Lily stared into Jud’s eyes before glancing toward the ramp, the harbor building, and the New York skyline. “Every time I think this trip is challenging my moral bar, it just sinks lower. The best man and maid of honor are supposed to do everything to make a wedding day go off without a hitch.”
And instead, they’d be doing just the opposite.
“You can’t bail. Not yet.” Jud walked quickly toward her, thinking of all that was at stake–a film, his credibility in the industry, his family’s approval. “Your grandmother is already on board. Maybe we’ll get lucky and not only will we recognize they’re in love, but Abe will, too. No matter what happens, we’ll get through this.” He grabbed Lily’s hand and led her up the plank. “Together.”
“With our moral compasses intact?”
He didn’t answer. But he hoped so.
*
“You shouldn’t have come,” Lily told Grandma Dotty as she unpacked in their small stateroom, wrestling with her conscience and concerns about Rachel’s dismissive attitude toward her. Of all the ways she’d imagined their reunion going, this hot and cold reception wasn’t it. “I get the impression that Rachel is considering whether it’s open season on Lily Summer or not.” And if Lily stopped her wedding, she’d have every right to retaliate.
“You’ve seen her show. She’s changed a little since you were kids. Rachel is out to get everyone before they get her. All the more reason to have your granny in your corner.” Dotty lay on her back on her single bed and raised her legs up in the air, and then lowered them over her head. “That’s why I’m stretching. I don’t want to pull something if there’s going to be a brawl.”

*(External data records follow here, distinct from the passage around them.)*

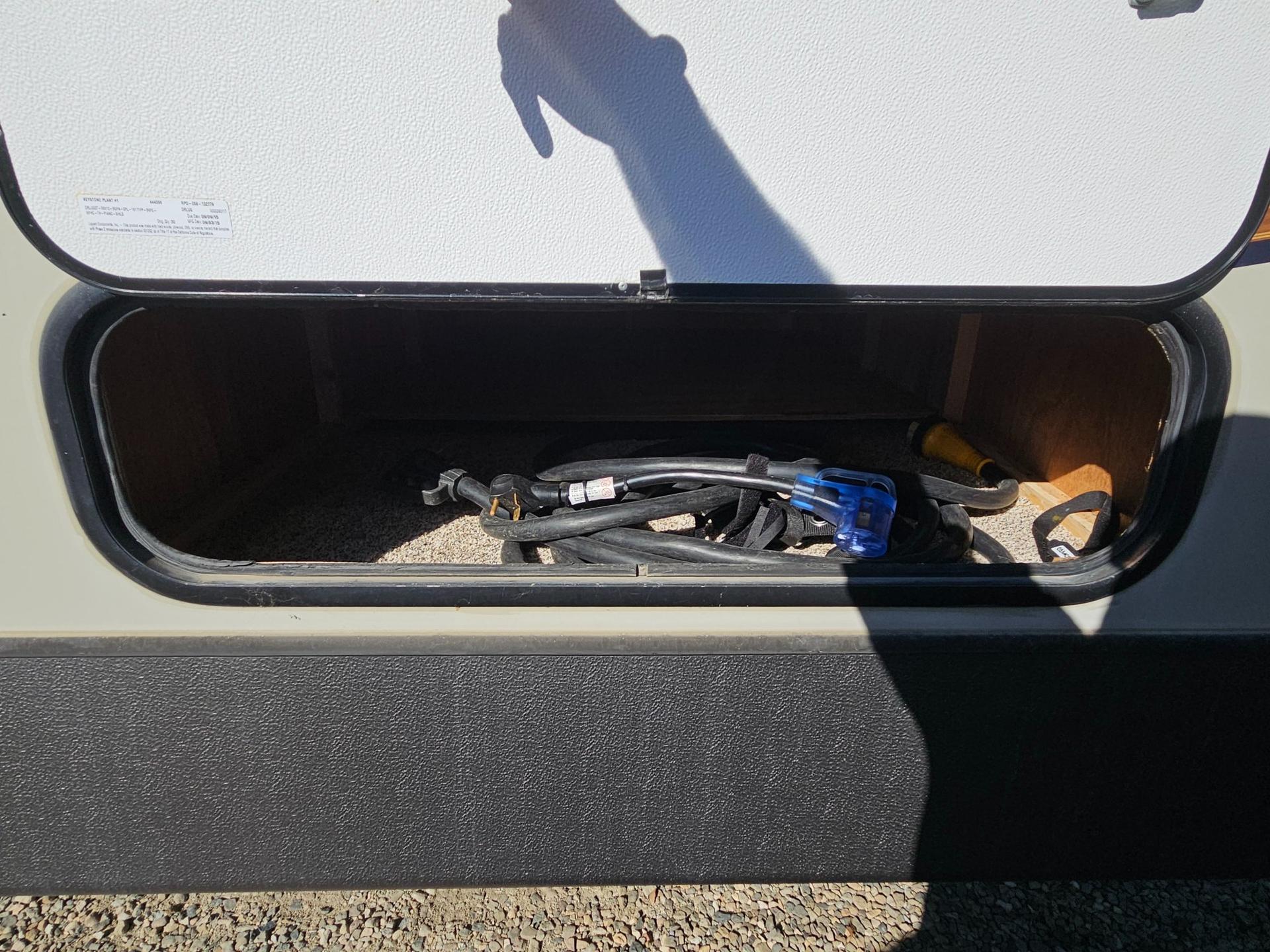 2016 Keystone RV 2016 Keystone RV Sprinter - thumbnail 37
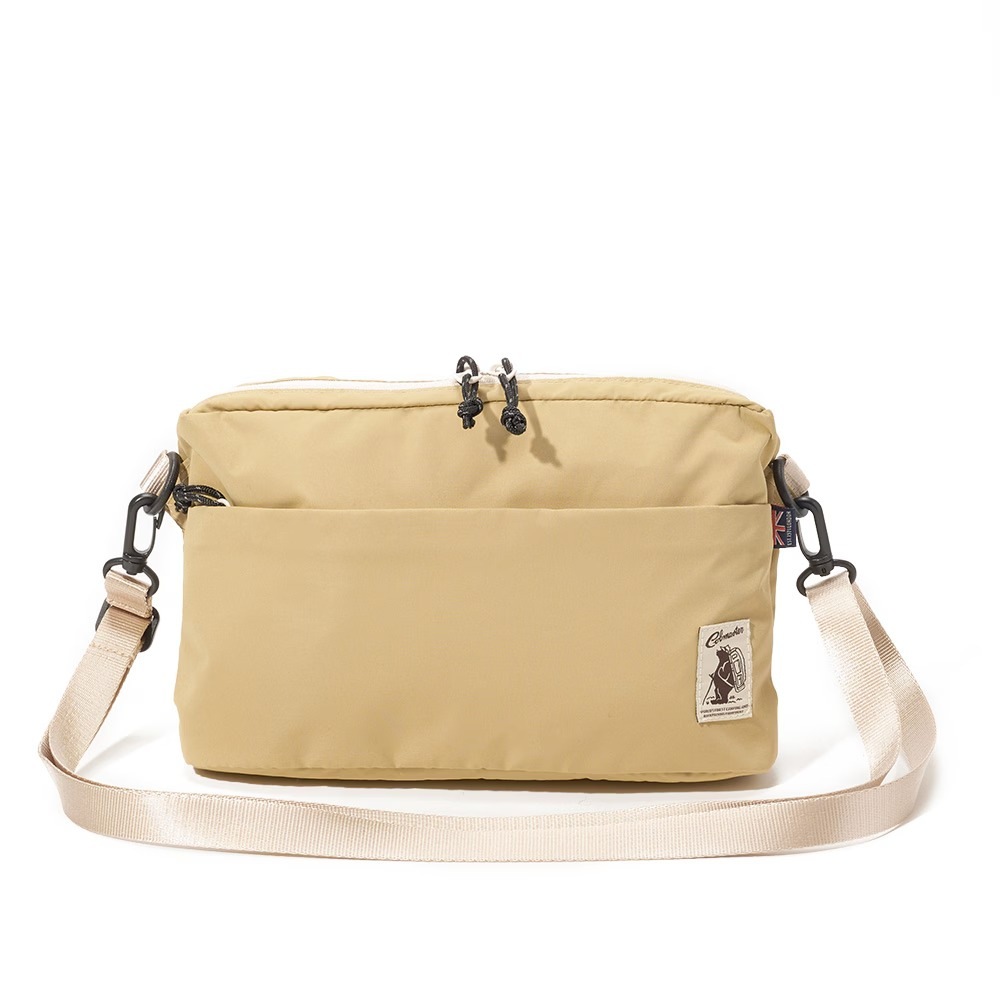 COB Air WP ALT SHOULDERBAG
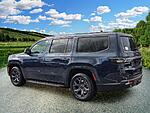 New 2026 JEEP GRAND WAGONEER LIMITED ALTITUDE 4X4 in ST. PETERSBURG, FLORIDA (Photo 4)
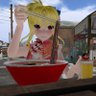 Fate Testarossa 3D 的头像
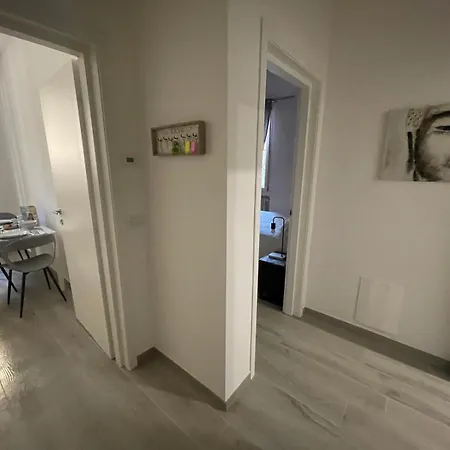 לינה וארוחת בוקר A Casa Di Nico *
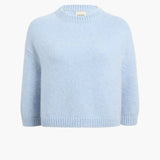 Khaite - Sabina Sweater in Atmosphere
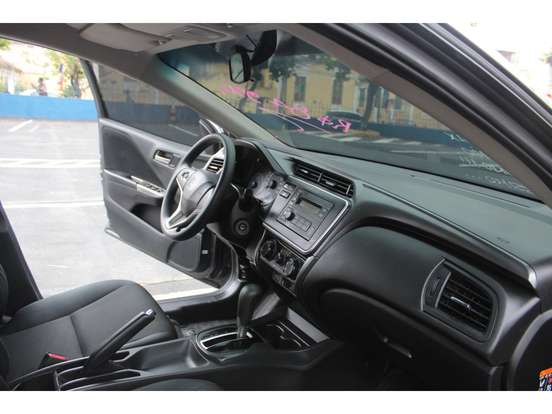 HONDA-CITY-1.5 LX 16V FLEX 4P AUTOMÁTICO HONDA-CITY-2020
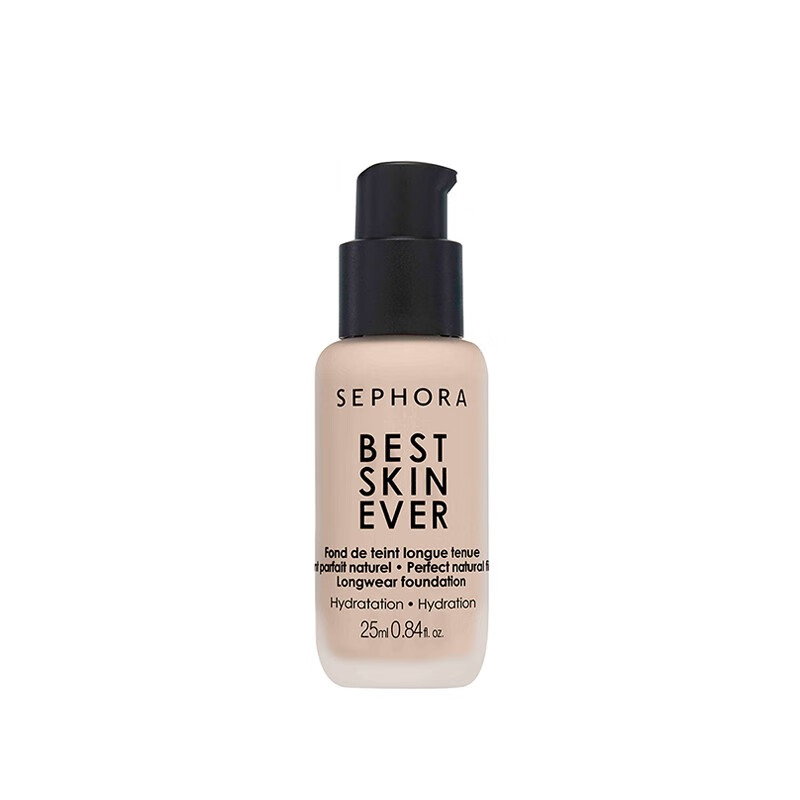 丝芙兰（SEPHORA） 丝芙兰 致美无瑕粉底液 象牙白 11N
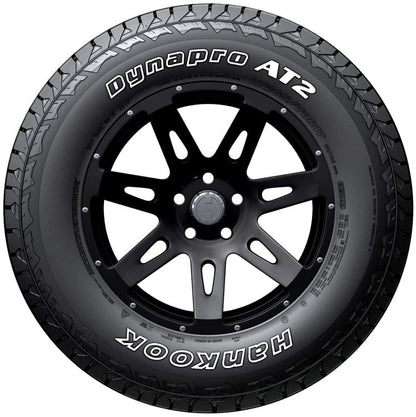 265/65R17 HANKOOK DYNAPRO AT2 RF11 TYRE- LIMITED TIME SALE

“There won’t be a brawl.” Just five days of floating through rough waters. “I can take whatever Rachel throws at me because her father is going to feed and shelter those in need in my district.”
“Saint Lily, eh?” Dotty returned her legs to the recline position. “You were never a saint.”
Lily nearly dropped her cocktail dress. “That’s a horrible thing to say.”
“I don’t see why.” Dotty sat up, smoothing the short white hair she’d slicked back upon arrival. “No one in the Summer clan is an angel, including me.”
“You’re a saint,” Lily insisted. “And so am I.”
“Pfft.” Dotty got to her feet and took the two short steps to reach Lily’s side. “Saints are angels who’ve died and gone to heaven.” She tugged the pins from Lily’s hair. “You need to let your hair down or when you’re my age, you’ll have a bucket list longer than your arm.”
“Don’t.” But it was too late. Grandma Dotty had removed all Lily’s pins. Her hair came down to rest below her shoulders.
“Now you look like you belong on this fancy floating hotel.” Grandma Dotty stepped back to admire her work, frowning. “Or you would if you’d change into something snazzier. What I could have done if I’d had those legs of yours.”
“I’m not changing. It’s spring and we’re sailing on the Atlantic Ocean. It’s going to be cold.” Lily tugged on Grandma Dotty’s pink velour jacket sleeve. “You’re dressed for warmth.”
“You should dress to keep Jud’s eyes on you, not Rachel. I saw that girl through the peephole. She only had eyes for your man.”